Note: If you are late to a show, don’t be uppity and expect to be seated after the show has started until a suitable break in the performance. Don’t be rude to the box office staff or the ushers. They’ve been told that a lock out period applies. This is a creative decision as much as it is a courtesy to the artists, and to the patrons who’ve arrived on time. There’s no need to begrudge anyone (ever). Everyone is doing his or her job. Ok? Ok.

 

Margi’s brother was diagnosed with a debilitating terminal illness, which changed everything and nothing. We journey with Margi and her son, Travis, in the role of her brother at the age of 23, to discover other worlds, the worlds in which they lost and found themselves as children, and then again as adults.

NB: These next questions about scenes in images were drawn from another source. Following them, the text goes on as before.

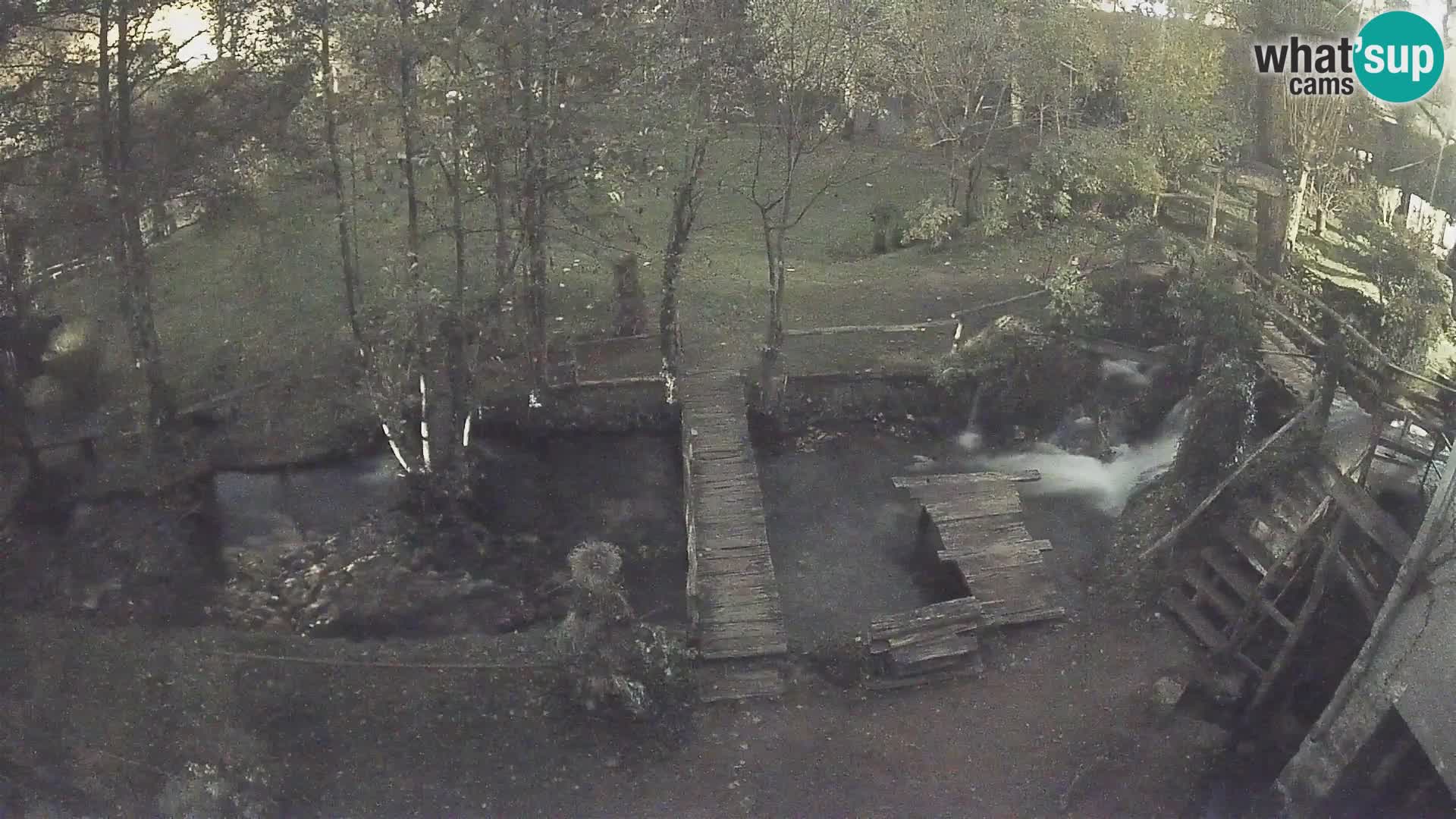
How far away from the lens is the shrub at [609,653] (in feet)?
40.1

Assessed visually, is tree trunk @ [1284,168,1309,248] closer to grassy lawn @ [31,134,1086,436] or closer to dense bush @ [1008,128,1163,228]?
dense bush @ [1008,128,1163,228]

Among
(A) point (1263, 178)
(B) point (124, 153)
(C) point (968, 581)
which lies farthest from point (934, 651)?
(B) point (124, 153)

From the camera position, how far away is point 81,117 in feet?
52.6


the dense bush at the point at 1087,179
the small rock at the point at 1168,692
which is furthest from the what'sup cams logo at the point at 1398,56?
the dense bush at the point at 1087,179

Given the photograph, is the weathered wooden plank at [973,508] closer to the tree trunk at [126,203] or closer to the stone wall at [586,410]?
the stone wall at [586,410]

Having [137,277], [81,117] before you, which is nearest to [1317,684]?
[137,277]

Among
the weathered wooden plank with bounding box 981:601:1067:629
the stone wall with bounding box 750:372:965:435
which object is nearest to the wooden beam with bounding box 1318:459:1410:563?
the weathered wooden plank with bounding box 981:601:1067:629

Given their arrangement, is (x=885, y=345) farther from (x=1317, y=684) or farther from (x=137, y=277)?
(x=137, y=277)

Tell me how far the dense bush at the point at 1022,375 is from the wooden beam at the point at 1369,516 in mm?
6709

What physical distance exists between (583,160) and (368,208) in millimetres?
11658

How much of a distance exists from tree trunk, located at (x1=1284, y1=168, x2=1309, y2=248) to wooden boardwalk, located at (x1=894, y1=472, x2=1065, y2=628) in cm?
948

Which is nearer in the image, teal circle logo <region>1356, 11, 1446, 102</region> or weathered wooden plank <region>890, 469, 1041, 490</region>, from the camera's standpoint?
teal circle logo <region>1356, 11, 1446, 102</region>

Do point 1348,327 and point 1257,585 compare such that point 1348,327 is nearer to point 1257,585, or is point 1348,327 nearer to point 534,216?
point 1257,585

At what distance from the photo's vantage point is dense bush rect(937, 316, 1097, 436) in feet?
62.8
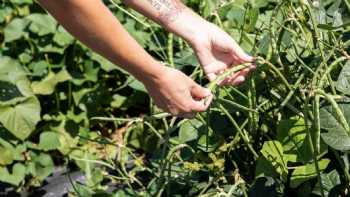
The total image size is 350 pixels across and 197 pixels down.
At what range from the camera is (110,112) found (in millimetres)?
2523

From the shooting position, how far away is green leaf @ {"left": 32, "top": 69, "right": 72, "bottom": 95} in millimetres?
2354

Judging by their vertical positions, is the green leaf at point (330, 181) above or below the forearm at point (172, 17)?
below

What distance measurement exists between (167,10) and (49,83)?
1.05m

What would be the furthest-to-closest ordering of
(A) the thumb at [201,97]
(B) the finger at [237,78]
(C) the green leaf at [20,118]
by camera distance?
(C) the green leaf at [20,118] < (B) the finger at [237,78] < (A) the thumb at [201,97]

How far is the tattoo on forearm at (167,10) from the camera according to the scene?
4.57ft

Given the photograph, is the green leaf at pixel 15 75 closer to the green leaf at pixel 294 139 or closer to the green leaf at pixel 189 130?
the green leaf at pixel 189 130

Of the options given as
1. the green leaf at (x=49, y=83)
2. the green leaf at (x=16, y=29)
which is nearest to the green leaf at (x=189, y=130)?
the green leaf at (x=49, y=83)

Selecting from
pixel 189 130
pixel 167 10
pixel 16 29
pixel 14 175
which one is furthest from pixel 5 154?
pixel 167 10

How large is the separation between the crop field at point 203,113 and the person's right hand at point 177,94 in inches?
1.4

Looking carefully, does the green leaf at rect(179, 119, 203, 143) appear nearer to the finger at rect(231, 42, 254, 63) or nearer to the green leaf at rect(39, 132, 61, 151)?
the finger at rect(231, 42, 254, 63)

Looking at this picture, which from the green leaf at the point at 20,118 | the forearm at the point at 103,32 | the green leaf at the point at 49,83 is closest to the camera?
the forearm at the point at 103,32

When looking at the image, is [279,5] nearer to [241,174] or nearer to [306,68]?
[306,68]

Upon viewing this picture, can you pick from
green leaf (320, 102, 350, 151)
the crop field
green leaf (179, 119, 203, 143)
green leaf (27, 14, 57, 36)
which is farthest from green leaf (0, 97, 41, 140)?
green leaf (320, 102, 350, 151)

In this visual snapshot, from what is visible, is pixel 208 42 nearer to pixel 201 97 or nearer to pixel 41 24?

These are compelling performances, gently guided by Knapton. I love the moments of furious pace (Travis Ash’s dramatic retelling of The Myth of Er, his impressive musicianship, and Margi’s moments of consternation as she sees her brother sitting, having fallen to the floor, waiting for anyone else but her to help him up) and the languid turns (Margi’s thoughts, spoken aloud as she wanders through the family home, not quite ever finishing packing the books into boxes and again, Travis Ash’s skill at the piano). We can’t help but join these two as they leap into paintings and their deepest memories. At just under 70 minutes, it’s a comparatively short show, and yet it feels like the longest time – time is stretched like a shooting star moment – in the presence of Margi Brown Ash & co.

 

 

The increasingly difficult task these days of keeping an audience captivated is made easier in this circumstance by the seamless incorporation of sounds (Travis Ash) and images, which are thrown across walls and gradually, magically bring to life Hogwarts style, a painting of a landscape from another time and place (Nathan Sibthorpe, Freddy Komp & Benjamin Knapton). Though I don’t mind it, Dee can’t stand the static sound, and so we see it serve its purpose to challenge sensory perception and unsettle entirely. In stark contrast to the harsh static, we are both mesmerised as much by the misty, moving, changing and raining painting as we are by the performances. I leave this show feeling vulnerable, and uplifted, as if my child has revealed to me her special secret fairy wish and I just know I can make it come true before the fairy fades away and…well, I mean I hope I can.

 

 

The energy & momentum of the storytelling, its ebb and flow, the naturalness and grandeur of delivery, the rich vocal work and dramatic images cast by the actors’ physical states and their connection with each other, as well as the tech wizardry, make for a fascinating insight into the mind and heart of Margi Brown Ash, a true theatrical treasure.

 

He Dreamed A Train is one of the most challenging and entirely engrossing new works you’ll see this year. I’m sure it will have another life after this (Sweet!) Brisbane Powerhouse season (I’d love to see it come to the Sunshine Coast), but if you can catch it in the Visy space, do. When there are magical, beautiful, inspiring and life-changing tales such as this to be told, there had better be a bloody good reason to endure anything less intelligent, or less lovely in life.